Top of Provided material
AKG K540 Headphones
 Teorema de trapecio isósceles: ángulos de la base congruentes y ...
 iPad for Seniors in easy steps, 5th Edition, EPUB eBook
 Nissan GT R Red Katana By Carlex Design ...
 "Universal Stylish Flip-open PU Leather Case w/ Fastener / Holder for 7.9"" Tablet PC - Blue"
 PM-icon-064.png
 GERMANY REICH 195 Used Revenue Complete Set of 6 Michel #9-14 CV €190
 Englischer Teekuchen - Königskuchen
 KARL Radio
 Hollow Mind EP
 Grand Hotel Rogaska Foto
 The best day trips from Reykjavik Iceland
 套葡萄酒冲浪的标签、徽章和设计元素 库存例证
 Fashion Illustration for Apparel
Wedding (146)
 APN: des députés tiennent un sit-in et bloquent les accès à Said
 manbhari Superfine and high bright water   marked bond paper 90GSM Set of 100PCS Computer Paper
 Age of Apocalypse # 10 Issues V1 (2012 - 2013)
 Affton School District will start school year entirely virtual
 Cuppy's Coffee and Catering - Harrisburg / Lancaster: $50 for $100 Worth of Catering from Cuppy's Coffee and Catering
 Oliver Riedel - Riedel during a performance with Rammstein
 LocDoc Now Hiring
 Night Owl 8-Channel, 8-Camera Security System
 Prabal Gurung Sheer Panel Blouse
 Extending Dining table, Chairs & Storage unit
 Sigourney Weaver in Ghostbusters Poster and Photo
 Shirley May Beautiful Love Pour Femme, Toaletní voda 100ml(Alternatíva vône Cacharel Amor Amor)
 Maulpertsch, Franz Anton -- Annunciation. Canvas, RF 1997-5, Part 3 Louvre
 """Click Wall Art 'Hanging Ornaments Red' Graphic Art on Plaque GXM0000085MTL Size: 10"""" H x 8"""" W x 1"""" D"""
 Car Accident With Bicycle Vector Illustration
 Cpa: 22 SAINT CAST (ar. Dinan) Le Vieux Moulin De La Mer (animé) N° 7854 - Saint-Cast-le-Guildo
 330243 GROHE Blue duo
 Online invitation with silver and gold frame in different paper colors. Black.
Bottom of Provided material
Problem to solve: Reproduce the listing above exactly.

Expected answer:
AKG K540 Headphones
 Teorema de trapecio isósceles: ángulos de la base congruentes y ...
 iPad for Seniors in easy steps, 5th Edition, EPUB eBook
 Nissan GT R Red Katana By Carlex Design ...
 "Universal Stylish Flip-open PU Leather Case w/ Fastener / Holder for 7.9"" Tablet PC - Blue"
 PM-icon-064.png
 GERMANY REICH 195 Used Revenue Complete Set of 6 Michel #9-14 CV €190
 Englischer Teekuchen - Königskuchen
 KARL Radio
 Hollow Mind EP
 Grand Hotel Rogaska Foto
 The best day trips from Reykjavik Iceland
 套葡萄酒冲浪的标签、徽章和设计元素 库存例证
 Fashion Illustration for Apparel
Wedding (146)
 APN: des députés tiennent un sit-in et bloquent les accès à Said
 manbhari Superfine and high bright water   marked bond paper 90GSM Set of 100PCS Computer Paper
 Age of Apocalypse # 10 Issues V1 (2012 - 2013)
 Affton School District will start school year entirely virtual
 Cuppy's Coffee and Catering - Harrisburg / Lancaster: $50 for $100 Worth of Catering from Cuppy's Coffee and Catering
 Oliver Riedel - Riedel during a performance with Rammstein
 LocDoc Now Hiring
 Night Owl 8-Channel, 8-Camera Security System
 Prabal Gurung Sheer Panel Blouse
 Extending Dining table, Chairs & Storage unit
 Sigourney Weaver in Ghostbusters Poster and Photo
 Shirley May Beautiful Love Pour Femme, Toaletní voda 100ml(Alternatíva vône Cacharel Amor Amor)
 Maulpertsch, Franz Anton -- Annunciation. Canvas, RF 1997-5, Part 3 Louvre
 """Click Wall Art 'Hanging Ornaments Red' Graphic Art on Plaque GXM0000085MTL Size: 10"""" H x 8"""" W x 1"""" D"""
 Car Accident With Bicycle Vector Illustration
 Cpa: 22 SAINT CAST (ar. Dinan) Le Vieux Moulin De La Mer (animé) N° 7854 - Saint-Cast-le-Guildo
 330243 GROHE Blue duo
 Online invitation with silver and gold frame in different paper colors. Black.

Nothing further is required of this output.